(WORK INSTRUCTION):
Every record below is to be retyped exactly, with the pictures left out.

___ SOURCE INFORMATION ___

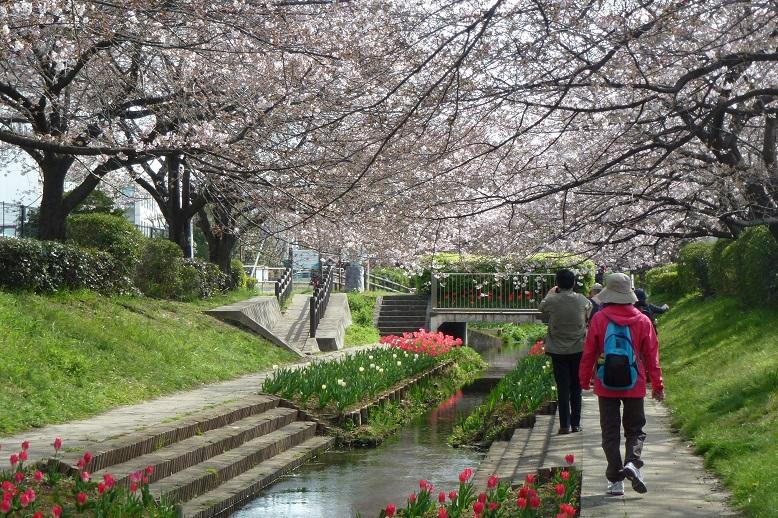 『横浜市都筑区水と緑の散策マップ「M折本農地から江川 ...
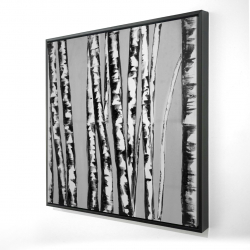 Framed 24 x 24 - 3D - Birches intersecting
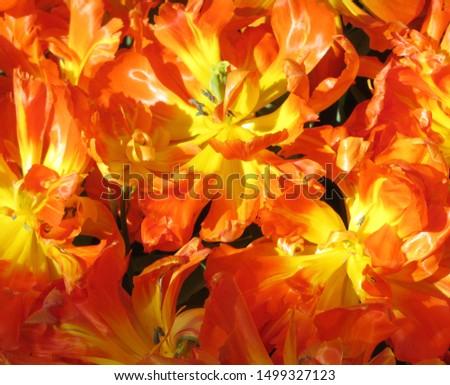 Beautiful brightly coloured tulips. Netherlands #1499327123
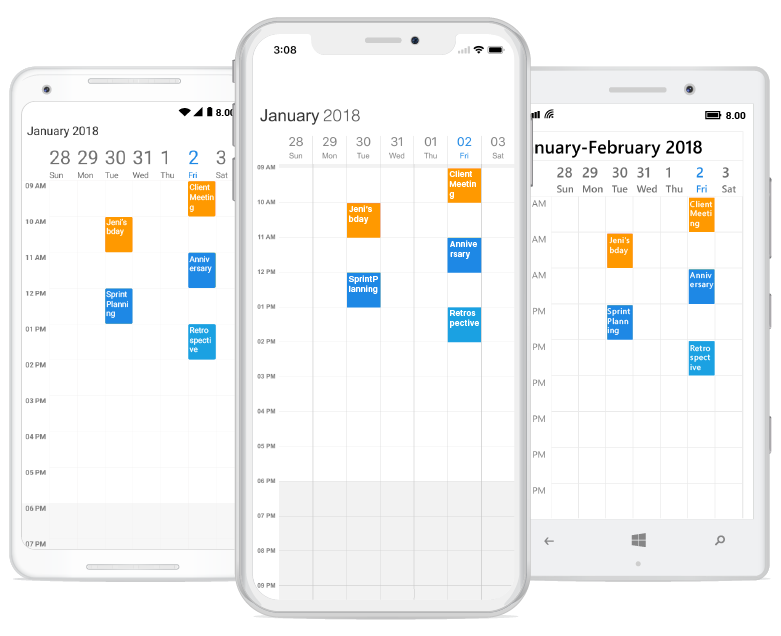 Week view in scheduler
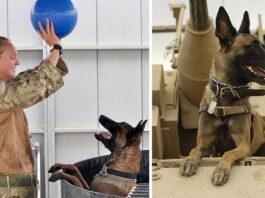 Perros del ejército serán sacrificados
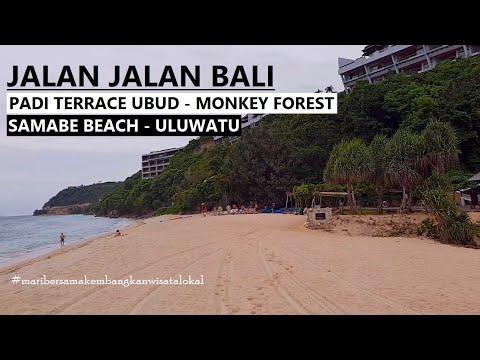 walking-around-bali-~-padi-terrace-ubud-~-monkey-forest-~-samabe-beach---uluwatu-kecak-fire-dance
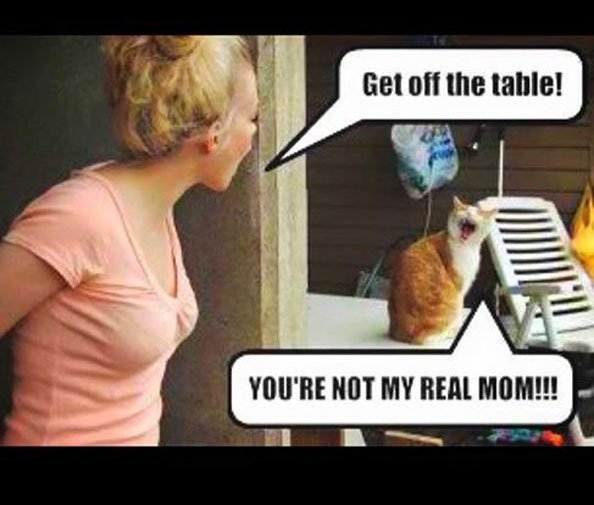 YouRE NOt My rEAl MoM - meme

___

(SOLVED PROBLEM):
 『横浜市都筑区水と緑の散策マップ「M折本農地から江川 ...
 Framed 24 x 24 - 3D - Birches intersecting
 Beautiful brightly coloured tulips. Netherlands #1499327123
 Week view in scheduler
 Perros del ejército serán sacrificados
 walking-around-bali-~-padi-terrace-ubud-~-monkey-forest-~-samabe-beach---uluwatu-kecak-fire-dance
 YouRE NOt My rEAl MoM - meme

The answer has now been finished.